## Exercise goal
Wherever the string "over" shows up in the data below, copy the whole line.

:: Material provided ::

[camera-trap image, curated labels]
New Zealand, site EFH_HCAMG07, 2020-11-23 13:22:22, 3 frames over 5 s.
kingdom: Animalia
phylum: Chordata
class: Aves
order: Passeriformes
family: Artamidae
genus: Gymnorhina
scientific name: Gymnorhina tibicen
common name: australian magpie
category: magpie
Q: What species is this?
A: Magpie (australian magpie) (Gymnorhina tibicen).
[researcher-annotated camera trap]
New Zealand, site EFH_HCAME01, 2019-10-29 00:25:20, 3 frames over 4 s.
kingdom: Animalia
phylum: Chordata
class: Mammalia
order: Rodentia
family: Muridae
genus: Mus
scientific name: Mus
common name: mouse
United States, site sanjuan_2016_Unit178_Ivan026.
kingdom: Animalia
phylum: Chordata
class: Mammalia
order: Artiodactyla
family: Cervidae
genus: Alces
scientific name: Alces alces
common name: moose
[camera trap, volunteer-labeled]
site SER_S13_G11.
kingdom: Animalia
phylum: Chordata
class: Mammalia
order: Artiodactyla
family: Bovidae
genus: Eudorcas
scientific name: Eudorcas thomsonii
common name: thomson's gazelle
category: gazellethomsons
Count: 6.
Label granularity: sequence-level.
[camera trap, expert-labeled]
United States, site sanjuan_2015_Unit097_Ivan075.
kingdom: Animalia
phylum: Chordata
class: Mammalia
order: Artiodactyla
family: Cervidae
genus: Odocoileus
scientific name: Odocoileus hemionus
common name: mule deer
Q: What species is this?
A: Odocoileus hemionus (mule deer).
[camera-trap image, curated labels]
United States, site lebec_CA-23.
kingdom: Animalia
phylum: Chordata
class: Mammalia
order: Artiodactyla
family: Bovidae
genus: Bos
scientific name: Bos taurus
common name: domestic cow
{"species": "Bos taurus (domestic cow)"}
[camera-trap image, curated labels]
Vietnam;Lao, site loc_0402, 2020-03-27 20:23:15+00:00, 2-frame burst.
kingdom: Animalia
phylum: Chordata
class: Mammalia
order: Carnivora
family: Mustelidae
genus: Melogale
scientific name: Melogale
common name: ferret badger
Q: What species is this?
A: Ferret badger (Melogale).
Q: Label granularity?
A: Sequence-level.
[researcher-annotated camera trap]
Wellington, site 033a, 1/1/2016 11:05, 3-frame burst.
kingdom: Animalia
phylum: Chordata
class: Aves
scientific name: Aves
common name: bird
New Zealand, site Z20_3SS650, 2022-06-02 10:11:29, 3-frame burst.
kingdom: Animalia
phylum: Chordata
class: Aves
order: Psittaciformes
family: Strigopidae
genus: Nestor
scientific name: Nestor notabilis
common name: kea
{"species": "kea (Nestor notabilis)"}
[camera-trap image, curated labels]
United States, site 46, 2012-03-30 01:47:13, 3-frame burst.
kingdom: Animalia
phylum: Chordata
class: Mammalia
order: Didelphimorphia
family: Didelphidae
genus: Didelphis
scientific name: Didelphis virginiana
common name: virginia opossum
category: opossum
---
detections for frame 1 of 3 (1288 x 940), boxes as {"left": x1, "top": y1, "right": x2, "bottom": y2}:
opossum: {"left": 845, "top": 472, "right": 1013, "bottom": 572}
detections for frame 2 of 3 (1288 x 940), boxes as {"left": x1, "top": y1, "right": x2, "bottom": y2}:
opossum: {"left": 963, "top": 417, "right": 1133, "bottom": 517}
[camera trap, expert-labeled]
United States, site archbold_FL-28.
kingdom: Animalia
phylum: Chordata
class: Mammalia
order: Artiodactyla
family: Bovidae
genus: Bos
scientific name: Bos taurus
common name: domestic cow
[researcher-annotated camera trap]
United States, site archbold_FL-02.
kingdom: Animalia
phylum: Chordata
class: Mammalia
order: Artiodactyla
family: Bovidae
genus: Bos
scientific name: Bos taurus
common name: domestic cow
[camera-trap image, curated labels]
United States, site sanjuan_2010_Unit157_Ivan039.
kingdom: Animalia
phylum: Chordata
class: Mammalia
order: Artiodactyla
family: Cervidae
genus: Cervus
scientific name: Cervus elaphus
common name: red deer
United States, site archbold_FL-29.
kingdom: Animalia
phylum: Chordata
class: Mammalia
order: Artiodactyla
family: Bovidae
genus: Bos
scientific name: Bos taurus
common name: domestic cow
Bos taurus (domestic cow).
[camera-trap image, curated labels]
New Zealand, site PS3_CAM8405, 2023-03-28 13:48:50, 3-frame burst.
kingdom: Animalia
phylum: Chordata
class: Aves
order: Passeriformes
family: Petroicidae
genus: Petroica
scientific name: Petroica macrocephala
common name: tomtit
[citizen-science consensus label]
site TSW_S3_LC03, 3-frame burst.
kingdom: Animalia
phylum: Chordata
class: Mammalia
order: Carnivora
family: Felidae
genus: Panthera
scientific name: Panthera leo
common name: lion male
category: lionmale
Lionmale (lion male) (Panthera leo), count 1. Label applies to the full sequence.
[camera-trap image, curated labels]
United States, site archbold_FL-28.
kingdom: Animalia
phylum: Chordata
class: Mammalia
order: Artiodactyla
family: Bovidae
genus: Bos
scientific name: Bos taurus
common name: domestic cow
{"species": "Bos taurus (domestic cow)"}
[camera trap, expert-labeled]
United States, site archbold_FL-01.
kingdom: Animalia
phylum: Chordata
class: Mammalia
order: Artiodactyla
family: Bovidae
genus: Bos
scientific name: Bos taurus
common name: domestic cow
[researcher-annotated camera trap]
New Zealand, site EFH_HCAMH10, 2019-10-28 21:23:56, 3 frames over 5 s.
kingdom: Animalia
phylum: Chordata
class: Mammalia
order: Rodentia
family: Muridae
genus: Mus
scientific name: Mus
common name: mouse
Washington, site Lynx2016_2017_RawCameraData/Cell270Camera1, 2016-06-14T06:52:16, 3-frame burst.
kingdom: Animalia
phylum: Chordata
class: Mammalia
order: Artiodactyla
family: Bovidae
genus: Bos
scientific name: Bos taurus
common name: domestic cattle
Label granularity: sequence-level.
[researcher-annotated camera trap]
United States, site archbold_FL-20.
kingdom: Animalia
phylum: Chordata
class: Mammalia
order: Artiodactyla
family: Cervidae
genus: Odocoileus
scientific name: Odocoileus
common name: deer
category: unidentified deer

:::

## Finished exercise
New Zealand, site EFH_HCAMG07, 2020-11-23 13:22:22, 3 frames over 5 s.
New Zealand, site EFH_HCAME01, 2019-10-29 00:25:20, 3 frames over 4 s.
New Zealand, site EFH_HCAMH10, 2019-10-28 21:23:56, 3 frames over 5 s.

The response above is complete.